Aim: In the data below, switch every "small rock" to "small stone" and leave all other text unchanged.

(Extracted data entries)
>>>
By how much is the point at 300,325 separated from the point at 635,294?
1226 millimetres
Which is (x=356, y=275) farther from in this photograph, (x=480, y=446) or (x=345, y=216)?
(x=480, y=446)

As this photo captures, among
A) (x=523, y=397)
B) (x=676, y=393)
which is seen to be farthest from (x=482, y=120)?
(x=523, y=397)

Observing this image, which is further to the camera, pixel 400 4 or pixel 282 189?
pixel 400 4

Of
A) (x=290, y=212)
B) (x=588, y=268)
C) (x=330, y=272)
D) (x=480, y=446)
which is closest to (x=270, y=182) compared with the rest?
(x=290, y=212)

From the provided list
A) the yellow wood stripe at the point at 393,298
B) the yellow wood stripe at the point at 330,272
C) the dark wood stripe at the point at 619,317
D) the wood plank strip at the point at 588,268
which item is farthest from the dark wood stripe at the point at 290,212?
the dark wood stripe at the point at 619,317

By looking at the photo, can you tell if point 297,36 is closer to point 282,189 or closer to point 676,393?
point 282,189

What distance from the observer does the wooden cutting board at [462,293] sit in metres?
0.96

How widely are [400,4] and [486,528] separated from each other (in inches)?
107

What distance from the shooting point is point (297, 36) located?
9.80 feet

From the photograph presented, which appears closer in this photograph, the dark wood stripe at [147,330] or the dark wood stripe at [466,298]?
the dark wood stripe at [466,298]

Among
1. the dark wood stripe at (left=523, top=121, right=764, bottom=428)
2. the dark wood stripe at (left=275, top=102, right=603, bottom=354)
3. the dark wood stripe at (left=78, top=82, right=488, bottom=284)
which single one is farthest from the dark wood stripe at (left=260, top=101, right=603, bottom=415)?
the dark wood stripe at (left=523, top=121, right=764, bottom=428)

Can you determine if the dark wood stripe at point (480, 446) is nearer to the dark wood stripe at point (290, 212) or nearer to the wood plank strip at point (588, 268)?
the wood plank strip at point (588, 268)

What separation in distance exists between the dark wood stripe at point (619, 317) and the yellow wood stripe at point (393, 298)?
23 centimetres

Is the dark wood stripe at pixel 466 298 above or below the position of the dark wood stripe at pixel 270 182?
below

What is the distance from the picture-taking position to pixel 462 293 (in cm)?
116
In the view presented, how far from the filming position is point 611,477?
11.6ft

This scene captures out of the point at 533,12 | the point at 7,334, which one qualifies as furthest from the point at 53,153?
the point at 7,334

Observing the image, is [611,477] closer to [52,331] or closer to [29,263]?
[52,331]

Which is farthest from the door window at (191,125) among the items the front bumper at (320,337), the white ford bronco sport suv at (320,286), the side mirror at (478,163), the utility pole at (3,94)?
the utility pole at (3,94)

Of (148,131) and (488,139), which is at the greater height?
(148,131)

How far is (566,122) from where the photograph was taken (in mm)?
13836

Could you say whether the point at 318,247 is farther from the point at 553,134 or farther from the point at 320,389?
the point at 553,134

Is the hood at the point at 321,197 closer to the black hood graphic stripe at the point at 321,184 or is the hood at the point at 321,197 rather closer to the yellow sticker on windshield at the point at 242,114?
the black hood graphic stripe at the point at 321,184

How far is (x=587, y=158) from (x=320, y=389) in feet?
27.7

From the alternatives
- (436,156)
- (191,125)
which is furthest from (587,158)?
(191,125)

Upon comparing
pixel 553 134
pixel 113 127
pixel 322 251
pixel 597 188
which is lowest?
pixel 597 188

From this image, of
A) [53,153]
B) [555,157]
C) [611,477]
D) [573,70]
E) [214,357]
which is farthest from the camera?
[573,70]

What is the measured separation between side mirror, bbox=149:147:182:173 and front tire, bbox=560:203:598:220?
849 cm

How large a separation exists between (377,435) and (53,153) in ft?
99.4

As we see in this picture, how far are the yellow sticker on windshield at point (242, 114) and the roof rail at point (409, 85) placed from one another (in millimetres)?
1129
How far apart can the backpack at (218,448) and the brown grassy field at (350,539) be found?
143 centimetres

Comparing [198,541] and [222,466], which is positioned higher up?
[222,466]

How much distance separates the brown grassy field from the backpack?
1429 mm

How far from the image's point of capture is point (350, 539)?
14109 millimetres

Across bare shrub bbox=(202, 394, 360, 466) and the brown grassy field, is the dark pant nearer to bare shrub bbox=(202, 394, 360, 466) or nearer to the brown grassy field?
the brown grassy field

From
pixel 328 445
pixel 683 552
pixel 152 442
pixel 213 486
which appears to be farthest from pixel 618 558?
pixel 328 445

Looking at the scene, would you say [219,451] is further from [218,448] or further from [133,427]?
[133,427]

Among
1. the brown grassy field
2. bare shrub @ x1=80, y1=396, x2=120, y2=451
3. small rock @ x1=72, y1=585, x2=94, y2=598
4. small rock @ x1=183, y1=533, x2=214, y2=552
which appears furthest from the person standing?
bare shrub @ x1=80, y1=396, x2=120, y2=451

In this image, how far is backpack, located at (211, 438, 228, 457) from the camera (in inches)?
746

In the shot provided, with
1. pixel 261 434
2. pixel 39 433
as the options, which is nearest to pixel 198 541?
<<<
Completed task:
By how much is the point at 300,325 separated from the point at 635,294?
1226 millimetres
Which is (x=356, y=275) farther from in this photograph, (x=480, y=446) or (x=345, y=216)?
(x=480, y=446)

As this photo captures, among
A) (x=523, y=397)
B) (x=676, y=393)
which is seen to be farthest from (x=482, y=120)?
(x=523, y=397)

Observing this image, which is further to the camera, pixel 400 4 or pixel 282 189?
pixel 400 4

Of
A) (x=290, y=212)
B) (x=588, y=268)
C) (x=330, y=272)
D) (x=480, y=446)
which is closest to (x=270, y=182) compared with the rest?
(x=290, y=212)

From the provided list
A) the yellow wood stripe at the point at 393,298
B) the yellow wood stripe at the point at 330,272
C) the dark wood stripe at the point at 619,317
D) the wood plank strip at the point at 588,268
which item is farthest from the dark wood stripe at the point at 290,212?
the dark wood stripe at the point at 619,317

By looking at the photo, can you tell if point 297,36 is closer to point 282,189 or closer to point 676,393?
point 282,189

What distance from the observer does the wooden cutting board at [462,293] sit in metres?
0.96

How widely are [400,4] and [486,528] separated from each other (in inches)?
107

What distance from the shooting point is point (297, 36) located?
9.80 feet

From the photograph presented, which appears closer in this photograph, the dark wood stripe at [147,330] or the dark wood stripe at [466,298]?
the dark wood stripe at [466,298]

Among
1. the dark wood stripe at (left=523, top=121, right=764, bottom=428)
2. the dark wood stripe at (left=275, top=102, right=603, bottom=354)
3. the dark wood stripe at (left=78, top=82, right=488, bottom=284)
which single one is farthest from the dark wood stripe at (left=260, top=101, right=603, bottom=415)?
the dark wood stripe at (left=523, top=121, right=764, bottom=428)

Can you determine if the dark wood stripe at point (480, 446) is nearer to the dark wood stripe at point (290, 212) or nearer to the wood plank strip at point (588, 268)?
the wood plank strip at point (588, 268)

What separation in distance exists between the dark wood stripe at point (619, 317) and the yellow wood stripe at point (393, 298)?
23 centimetres

Is the dark wood stripe at pixel 466 298 above or below the position of the dark wood stripe at pixel 270 182?
below

What is the distance from the picture-taking position to pixel 462 293 (in cm)?
116
In the view presented, how far from the filming position is point 611,477?
11.6ft

This scene captures out of the point at 533,12 | the point at 7,334, which one qualifies as furthest from the point at 53,153?
the point at 7,334

Observing the image, is [611,477] closer to [52,331] or closer to [29,263]?
[52,331]

Which is farthest from the door window at (191,125) among the items the front bumper at (320,337), the white ford bronco sport suv at (320,286), the side mirror at (478,163), the utility pole at (3,94)?
the utility pole at (3,94)

Of (148,131) and (488,139), which is at the greater height?
(148,131)

How far is (566,122) from where the photograph was taken (in mm)?
13836

Could you say whether the point at 318,247 is farther from the point at 553,134 or farther from the point at 320,389?
the point at 553,134

Is the hood at the point at 321,197 closer to the black hood graphic stripe at the point at 321,184 or is the hood at the point at 321,197 rather closer to the yellow sticker on windshield at the point at 242,114?
the black hood graphic stripe at the point at 321,184

How far is (x=587, y=158) from (x=320, y=389) in feet?
27.7

From the alternatives
- (436,156)
- (191,125)
which is furthest from (587,158)?
(191,125)

Upon comparing
pixel 553 134
pixel 113 127
pixel 322 251
pixel 597 188
which is lowest?
pixel 597 188

From this image, of
A) [53,153]
B) [555,157]
C) [611,477]
D) [573,70]
E) [214,357]
which is farthest from the camera?
[573,70]

What is the measured separation between side mirror, bbox=149:147:182:173 and front tire, bbox=560:203:598:220?
849 cm

How large a separation exists between (377,435) and (53,153) in ft?
99.4

As we see in this picture, how far are the yellow sticker on windshield at point (242, 114) and the roof rail at point (409, 85) placed from one another (in millimetres)?
1129
How far apart can the backpack at (218,448) and the brown grassy field at (350,539) be found?
143 centimetres

Comparing [198,541] and [222,466], which is positioned higher up?
[222,466]

How much distance separates the brown grassy field from the backpack?
1429 mm

How far from the image's point of capture is point (350, 539)?
14109 millimetres

Across bare shrub bbox=(202, 394, 360, 466) and the brown grassy field, is the dark pant nearer to bare shrub bbox=(202, 394, 360, 466) or nearer to the brown grassy field?
the brown grassy field

From
pixel 328 445
pixel 683 552
pixel 152 442
pixel 213 486
which appears to be farthest from pixel 618 558?
pixel 328 445

Looking at the scene, would you say [219,451] is further from [218,448] or further from [133,427]?
[133,427]

Among
1. the brown grassy field
2. bare shrub @ x1=80, y1=396, x2=120, y2=451
3. small stone @ x1=72, y1=585, x2=94, y2=598
4. small stone @ x1=183, y1=533, x2=214, y2=552
which appears furthest from the person standing?
bare shrub @ x1=80, y1=396, x2=120, y2=451

In this image, how far is backpack, located at (211, 438, 228, 457) from the camera (in inches)?
746

In the shot provided, with
1. pixel 261 434
2. pixel 39 433
as the options, which is nearest to pixel 198 541?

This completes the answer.